As my, better, teachers used to say, read the question before answering an examination paper.

The question was rather a good one. And did not include convoluted ideas such as solar power.

"Is it possible to connect the stereo's constant power to a dedicated battery?"

It also asked about leads.

Taking the question:

1. there is a convention for car/marine radios/stereos. The red wire is the switched feed to run the unit. The yellow wire is the always on positive feed to retain memory.
2. There is also a negative feed which must be always earthed
3. The manufacturers, who can be assumed to know better than certainly I do, have this arrangement precisely to avoid the unit flattening the battery
4. It is a very bad idea indeed to leave the circuit breaker to the red positive feed on. With modern sets there can always be standby and other settings which might not be apparent. Think of your home TV and why it can be sensible to pull the wall plug.
5. The question is therefore spot on: how do you retain current to the yellow memory lead which is kept separate for good reason?
6. The questioner excludes wiring back to a constant live feed. That would be the best and cheapest option and an inline 1amp fuse would be all that was needed. However, he excludes it.
7. As others have written, the draw of the yellow lead is absolutely tiny.
8. It follows that there is no reason that I can see why something like a small motorcycle/moped battery would not do.
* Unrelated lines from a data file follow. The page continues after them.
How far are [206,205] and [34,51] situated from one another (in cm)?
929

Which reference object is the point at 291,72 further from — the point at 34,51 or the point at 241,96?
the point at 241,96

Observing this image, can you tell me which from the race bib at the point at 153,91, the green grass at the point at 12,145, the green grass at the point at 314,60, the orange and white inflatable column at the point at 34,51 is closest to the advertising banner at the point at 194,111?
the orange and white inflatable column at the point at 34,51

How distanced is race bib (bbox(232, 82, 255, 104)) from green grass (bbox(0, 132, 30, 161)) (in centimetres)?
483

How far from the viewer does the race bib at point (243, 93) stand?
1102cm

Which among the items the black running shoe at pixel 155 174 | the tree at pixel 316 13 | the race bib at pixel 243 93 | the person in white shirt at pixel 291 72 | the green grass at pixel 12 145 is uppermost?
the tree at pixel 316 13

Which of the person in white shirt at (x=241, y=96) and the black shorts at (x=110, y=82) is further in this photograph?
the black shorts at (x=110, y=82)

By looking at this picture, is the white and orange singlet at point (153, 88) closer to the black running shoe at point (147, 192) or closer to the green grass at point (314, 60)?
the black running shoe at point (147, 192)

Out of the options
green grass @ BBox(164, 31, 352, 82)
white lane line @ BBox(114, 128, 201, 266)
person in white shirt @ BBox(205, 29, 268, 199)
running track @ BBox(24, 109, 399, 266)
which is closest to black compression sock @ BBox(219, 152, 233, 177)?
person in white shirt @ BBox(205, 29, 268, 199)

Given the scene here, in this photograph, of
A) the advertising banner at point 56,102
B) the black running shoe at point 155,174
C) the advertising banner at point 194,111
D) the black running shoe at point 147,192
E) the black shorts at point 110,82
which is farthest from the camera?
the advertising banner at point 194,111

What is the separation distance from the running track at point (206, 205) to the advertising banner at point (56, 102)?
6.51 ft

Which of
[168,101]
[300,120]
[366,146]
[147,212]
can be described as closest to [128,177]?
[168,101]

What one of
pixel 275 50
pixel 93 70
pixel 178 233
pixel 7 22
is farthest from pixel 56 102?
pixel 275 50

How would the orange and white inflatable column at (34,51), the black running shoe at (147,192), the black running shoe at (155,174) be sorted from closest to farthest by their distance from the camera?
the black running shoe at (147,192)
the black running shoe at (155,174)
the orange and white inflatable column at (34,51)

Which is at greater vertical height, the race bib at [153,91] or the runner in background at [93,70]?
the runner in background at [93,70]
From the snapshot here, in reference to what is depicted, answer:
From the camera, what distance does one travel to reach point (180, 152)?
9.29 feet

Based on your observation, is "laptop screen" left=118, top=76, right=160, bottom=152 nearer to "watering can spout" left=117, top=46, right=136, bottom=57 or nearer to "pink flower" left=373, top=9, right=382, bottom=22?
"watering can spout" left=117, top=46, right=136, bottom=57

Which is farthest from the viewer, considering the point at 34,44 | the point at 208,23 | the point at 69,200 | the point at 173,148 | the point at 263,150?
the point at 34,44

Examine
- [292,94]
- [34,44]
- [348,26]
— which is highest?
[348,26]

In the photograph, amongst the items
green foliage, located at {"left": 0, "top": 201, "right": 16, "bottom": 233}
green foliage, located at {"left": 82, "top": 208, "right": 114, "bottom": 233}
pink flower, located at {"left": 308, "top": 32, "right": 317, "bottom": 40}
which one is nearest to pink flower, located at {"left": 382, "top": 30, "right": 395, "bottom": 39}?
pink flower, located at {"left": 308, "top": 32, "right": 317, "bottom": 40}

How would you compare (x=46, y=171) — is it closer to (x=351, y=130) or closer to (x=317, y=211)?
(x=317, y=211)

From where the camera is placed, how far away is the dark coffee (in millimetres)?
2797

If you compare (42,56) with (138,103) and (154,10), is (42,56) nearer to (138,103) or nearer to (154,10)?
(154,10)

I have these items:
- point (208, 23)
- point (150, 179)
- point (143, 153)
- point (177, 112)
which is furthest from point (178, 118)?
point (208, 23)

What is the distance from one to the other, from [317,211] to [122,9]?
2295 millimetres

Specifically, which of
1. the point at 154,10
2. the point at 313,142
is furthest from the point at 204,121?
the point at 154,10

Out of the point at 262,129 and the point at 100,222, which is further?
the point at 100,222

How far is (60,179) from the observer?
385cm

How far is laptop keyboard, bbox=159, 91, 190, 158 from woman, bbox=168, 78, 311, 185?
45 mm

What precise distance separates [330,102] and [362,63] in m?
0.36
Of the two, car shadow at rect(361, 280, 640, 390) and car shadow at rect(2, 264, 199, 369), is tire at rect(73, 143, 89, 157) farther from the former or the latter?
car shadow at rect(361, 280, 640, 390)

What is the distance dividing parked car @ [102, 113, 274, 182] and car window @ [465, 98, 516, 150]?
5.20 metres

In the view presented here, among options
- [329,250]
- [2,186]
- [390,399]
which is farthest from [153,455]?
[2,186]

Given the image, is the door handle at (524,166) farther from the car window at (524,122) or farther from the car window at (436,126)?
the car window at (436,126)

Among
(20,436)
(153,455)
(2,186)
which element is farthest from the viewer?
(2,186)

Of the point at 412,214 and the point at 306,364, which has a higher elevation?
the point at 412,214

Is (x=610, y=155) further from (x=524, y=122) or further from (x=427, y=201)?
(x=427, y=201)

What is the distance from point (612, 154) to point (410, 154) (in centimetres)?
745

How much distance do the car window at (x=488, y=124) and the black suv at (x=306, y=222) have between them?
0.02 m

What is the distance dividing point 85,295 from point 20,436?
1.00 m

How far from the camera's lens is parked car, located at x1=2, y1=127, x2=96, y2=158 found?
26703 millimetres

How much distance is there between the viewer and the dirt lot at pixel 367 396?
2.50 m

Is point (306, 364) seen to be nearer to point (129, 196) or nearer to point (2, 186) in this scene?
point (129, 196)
But there are the problems of running to negative to it and also recharging it.
9. One simple option that occurs to me, and I would be interested if others were to comment, would be to use a mobile phone battery bank with the yellow lead connected to the positive feed of such as a USB-C plug. Although that feed would be only 5v, USB-C can probably provide more than enough amps to keep the memory of the stereo alive. Further, when the stereo is in use the battery bank is easy to charge.

Just an idea. I would be interested to know, from a better electrician than I am, why that would not work.

FYI, I had the issue on my boat and running a constant feed to the yellow + was far less aggravation than setting up the radio each time that I was on the boat. The draw does not even tickle the AMP meter on the boat so in my view can be simply ignored.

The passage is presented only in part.